Stated exercise :: Output the data below verbatim, reproducing every line without any change.

Records
• • • •
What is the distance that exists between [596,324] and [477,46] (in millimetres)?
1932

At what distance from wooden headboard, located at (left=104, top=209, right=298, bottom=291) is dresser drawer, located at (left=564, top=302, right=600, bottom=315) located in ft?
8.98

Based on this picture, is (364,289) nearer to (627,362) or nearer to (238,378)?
• • • •
Solution for this exercise ::
What is the distance that exists between [596,324] and [477,46] (in millimetres)?
1932

At what distance from wooden headboard, located at (left=104, top=209, right=298, bottom=291) is dresser drawer, located at (left=564, top=302, right=600, bottom=315) located in ft?
8.98

Based on this picture, is (364,289) nearer to (627,362) or nearer to (238,378)?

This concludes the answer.